Problem details: Set down the records again. Every word and mark must match exactly.

Materials provided:
········
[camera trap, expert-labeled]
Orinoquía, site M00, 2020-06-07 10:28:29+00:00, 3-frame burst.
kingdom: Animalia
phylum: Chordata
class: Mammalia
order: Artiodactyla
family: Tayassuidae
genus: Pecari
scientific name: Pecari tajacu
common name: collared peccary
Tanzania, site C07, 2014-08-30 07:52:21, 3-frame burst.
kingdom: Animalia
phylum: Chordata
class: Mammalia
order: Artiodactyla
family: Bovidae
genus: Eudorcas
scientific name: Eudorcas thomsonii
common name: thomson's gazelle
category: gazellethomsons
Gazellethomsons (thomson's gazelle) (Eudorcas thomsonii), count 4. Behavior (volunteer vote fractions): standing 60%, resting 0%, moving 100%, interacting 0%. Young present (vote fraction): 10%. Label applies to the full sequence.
········
Response box:
[camera trap, expert-labeled]
Orinoquía, site M00, 2020-06-07 10:28:29+00:00, 3-frame burst.
kingdom: Animalia
phylum: Chordata
class: Mammalia
order: Artiodactyla
family: Tayassuidae
genus: Pecari
scientific name: Pecari tajacu
common name: collared peccary
Tanzania, site C07, 2014-08-30 07:52:21, 3-frame burst.
kingdom: Animalia
phylum: Chordata
class: Mammalia
order: Artiodactyla
family: Bovidae
genus: Eudorcas
scientific name: Eudorcas thomsonii
common name: thomson's gazelle
category: gazellethomsons
Gazellethomsons (thomson's gazelle) (Eudorcas thomsonii), count 4. Behavior (volunteer vote fractions): standing 60%, resting 0%, moving 100%, interacting 0%. Young present (vote fraction): 10%. Label applies to the full sequence.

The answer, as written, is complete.